I received a message from info@ebikes.ca with the information I needed. They're helpful as always, and I appreciate it. As soon as I get home, I'll give it a try.

But I'm still puzzled about one thing -- they reported that there's no "default" battery voltage sent to the display. So where is 72.0 coming from? That's too perfect a voltage to have just appeared by chance, ins't it? And I guarantee there's nothing connected to that middle pad anymore. It's not there. And even if it were, I haven't actually hooked anything up to the Vex input yet! And it's not coming from the normal CA power because I'm only feeding in 42 volts there, for now (soon to be a regulated 16v). It's just too weird that some random voltage could get multiplied by the calibration value (31 point something measured volts per battery volt) and end up at 72.0.

Anybody have an idea where this is coming from?
 
The ADC sequences across a number of voltage sources. Right now your batt reference input is floating so when the scan gets to that input the sampling caps don't have a voltage to change the charge from the previous sample. So - the processor is really looking at a duplicate of the previous sampled voltage and applying the configured voltage scaling to it as if it was the true battery voltage. I'd have to check the code to see what the previous sample actually is, but that's pretty much what's going on - there's no 'default' but you are seeing a ghost voltage from another input scaled as if it was real. If that 'previous voltage source' changes, so will your apparent battery voltage (!).
 
teklektik said:
The ADC sequences across a number of voltage sources. Right now your batt reference input is floating so when the scan gets to that input the sampling caps don't have a voltage to change the charge from the previous sample. So - the processor is really looking at a duplicate of the previous sampled voltage and applying the configured voltage scaling to it as if it was the true battery voltage.

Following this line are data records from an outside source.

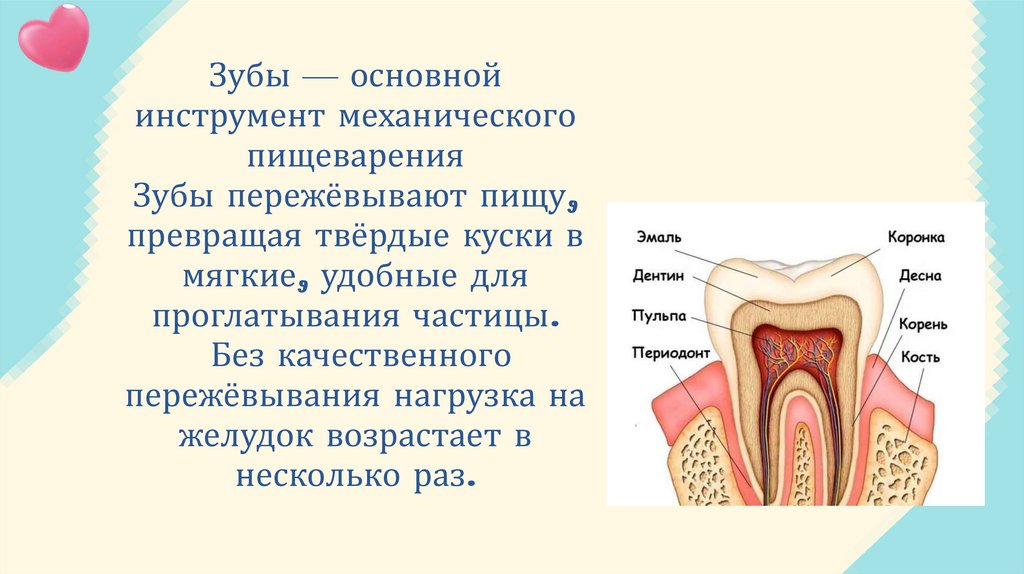 Зубы — основной инструмент механического пищеварения
Зубы пережёвывают пищу, превращая твёрдые куски в мягкие, удобные для проглатывания частицы.
Без качественного пережёвывания нагрузка на желудок возрастает в несколько раз.

Эмаль
Дентин
Пульпа
Периодонт
Коронка
Десна
Корень
Кость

I'd have to check the code to see what the previous sample actually is, but that's pretty much what's going on - there's no 'default' but you are seeing a ghost voltage from another input scaled as if it was real. If that 'previous voltage source' changes, so will your apparent battery voltage (!).
Wow. And it just happens to exactly scale it to 72.0 volts? Well, I guess it's as likely as any other random voltage, but I'm still surprised. Thanks for the explanation.
 
tanstaafl said:
I received a message from info@ebikes.ca with the information I needed. They're helpful as always, and I appreciate it. As soon as I get home, I'll give it a try...
It seems I was a little too quick with my praise. Here's the advice I got:
CA_Pad_Layout.gifThe via I have circled on the above diagram is the same as the middle pad, and represents the easiest place to connect.

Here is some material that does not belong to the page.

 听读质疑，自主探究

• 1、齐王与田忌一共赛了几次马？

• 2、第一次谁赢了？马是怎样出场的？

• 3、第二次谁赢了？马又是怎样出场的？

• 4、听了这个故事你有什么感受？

The reason I say I was too quick is that I don't understand how to get to the area under the processor on the board. Is there something I'm missing here? The board doesn't seem to separate from the one below. I tried pretty hard (but, of course, I didn't want to force it and break something). Is there some trick I don't understand?
cav3.JPG
Sorry for the low quality on the picture, it was the best my camera could do.
 
Thats right.... welcome to the club.

Spend the next 5 nights wading through a 300 page thread on CA v3 and try to get a clue then say you get it and welcome to the club. Really that is how it is.
 
Just got another email from info@ebikes.ca. I have to give them full credit for trying to help -- replying to my email in a couple of hours (at night) is pretty responsive. The bad news is that wiring directly to the processor is my best bet (those tiny pins set so close together...)

But the processor is easy to get to. I'm going to get some wire wrap from a friend at work -- I got rid of my last many years ago. If I work at it, maybe I can get him to solder the connection for me!

At least I have all the other soldering done and it seems OK.